Benguela Current. Photo: © filipeb / Flickr

 

In the face of increasing threats to the health of the world’s oceans, the Global Environment Facility is drawing on more than two decades of experience supporting programs with a proven record of achievement in protecting marine biodiversity and ecosystems. The good news is that with determined effort, smart investment, and strong international cooperation and participation, the cost of substantially reversing negative trends in ocean environments may well be manageable. The report Catalyzing Ocean Finance concludes that sustainable ocean management is not an intractable challenge and that with a public investment of approximately US$5 billion over the next 10-20 years, substantial progress can be achieved. Such an investment could act to catalyze many times that amount in public and private investment, thereby creating a global transformation of ocean markets toward sustainability. This level of investment over an extended period compares favorably to the large sums estimated to be necessary to address threats in other environmental sectors.

 

With its focus on transboundary waters, the GEF has acted as a catalyst to demonstrate and scale up effective strategies to address ocean challenges. Looking back over two decades of projects in International Waters, the GEF has invested more than half a billion dollars while leveraging some US$2 billion in co-finance towards safeguarding world oceans and their coasts in partnership with agencies, civil society organizations and countries. GEF has responded to requests from countries to support international cooperation and foundational capacity building projects for 20 Large Marine Ecosystems (LMEs) representing more than one-half of the planet’s total number of LMEs that developing countries share.

 

Examples of successful GEF support include the Strategic Partnership for a Sustainable Fisheries Investment Fund in Sub-Saharan Africa, established in order to reverse unsustainable fisheries in the LMEs, and the Partnerships in Environmental Management for the Seas of East Asia (PEMSEA), a successful regional coordinating mechanism for the implementation of the Sustainable Development Strategy for the Seas of East Asia. 

 

Fishing boats on East Sea. Photo: © Lucas Jans / Flickr

 

GEF’s focus on catalyzing multi-state cooperation means that the multiple stressors on coastal and marine eco-systems are addressed collectively, with countries acting together so that communities benefit from on-the ground results in improved livelihoods and access to safe water sources. Where capacity is built and collective action programs agreed, GEF supports implementation of Strategic Action Programs with reforms and investments that focus on results.

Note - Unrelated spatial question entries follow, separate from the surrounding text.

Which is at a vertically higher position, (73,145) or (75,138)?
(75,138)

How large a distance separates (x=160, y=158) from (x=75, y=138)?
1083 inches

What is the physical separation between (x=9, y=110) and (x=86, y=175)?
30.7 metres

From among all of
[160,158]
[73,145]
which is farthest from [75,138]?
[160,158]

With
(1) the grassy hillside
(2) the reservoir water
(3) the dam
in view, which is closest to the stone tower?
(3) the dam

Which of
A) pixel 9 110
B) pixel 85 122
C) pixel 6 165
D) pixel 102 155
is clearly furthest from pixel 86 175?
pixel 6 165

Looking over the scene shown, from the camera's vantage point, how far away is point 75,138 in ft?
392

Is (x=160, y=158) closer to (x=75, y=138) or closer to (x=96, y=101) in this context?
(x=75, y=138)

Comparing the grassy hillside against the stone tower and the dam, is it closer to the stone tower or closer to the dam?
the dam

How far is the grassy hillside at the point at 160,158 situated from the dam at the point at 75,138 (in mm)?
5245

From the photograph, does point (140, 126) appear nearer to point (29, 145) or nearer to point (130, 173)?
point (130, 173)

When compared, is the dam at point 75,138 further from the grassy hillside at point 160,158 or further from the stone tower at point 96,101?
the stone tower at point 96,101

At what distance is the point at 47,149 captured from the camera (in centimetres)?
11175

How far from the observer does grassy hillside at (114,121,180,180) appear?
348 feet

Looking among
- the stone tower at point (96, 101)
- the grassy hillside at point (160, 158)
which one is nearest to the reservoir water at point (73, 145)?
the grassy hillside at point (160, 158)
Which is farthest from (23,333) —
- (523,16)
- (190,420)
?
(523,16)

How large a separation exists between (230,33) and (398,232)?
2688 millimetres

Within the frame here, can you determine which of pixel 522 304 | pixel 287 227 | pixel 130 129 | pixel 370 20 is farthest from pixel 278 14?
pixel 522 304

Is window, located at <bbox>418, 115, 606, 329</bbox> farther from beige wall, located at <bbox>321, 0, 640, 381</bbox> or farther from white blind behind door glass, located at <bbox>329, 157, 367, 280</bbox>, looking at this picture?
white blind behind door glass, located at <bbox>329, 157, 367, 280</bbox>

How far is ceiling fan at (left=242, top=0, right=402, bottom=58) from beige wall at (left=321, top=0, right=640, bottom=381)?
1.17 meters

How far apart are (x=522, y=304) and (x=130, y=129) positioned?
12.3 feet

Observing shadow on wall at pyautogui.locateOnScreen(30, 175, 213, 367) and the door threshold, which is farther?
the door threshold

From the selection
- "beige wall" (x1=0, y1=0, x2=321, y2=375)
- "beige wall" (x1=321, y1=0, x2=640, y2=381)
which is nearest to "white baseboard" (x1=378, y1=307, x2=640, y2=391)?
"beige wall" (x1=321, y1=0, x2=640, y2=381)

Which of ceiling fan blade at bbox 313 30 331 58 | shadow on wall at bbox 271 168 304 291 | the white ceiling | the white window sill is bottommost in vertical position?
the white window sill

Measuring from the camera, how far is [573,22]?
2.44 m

The Benguela Current LME, another important GEF investment, has been threatened by destructive fishing gear, pollution, and habitat loss for decades. Not only have these trends harmed the marine environments, they also represented a threat to the food security of millions of people whose lives depend directly on fishing. For this reason, the GEF provided support to Angola, Namibia, and South Africa in their efforts to create the new, ecosystem-based, Benguela Current Commission – the first Large Marine Ecosystem commission in the world.

 

The GEF supports awareness raising activities about the myriad of challenges faced by the world’s oceans. An example of this work is the Oceans film directed by Jacques Perrin and Jacques Cluzaud, featuring an exceptional look beneath the sea surface while both captivating and educating its audience.

While substantial results have been achieved over the years, the GEF recognizes the magnitude of the challenges ahead and insists that sustainable ocean management could become an enduring legacy of today’s generation of decision-makers if efforts are scaled up.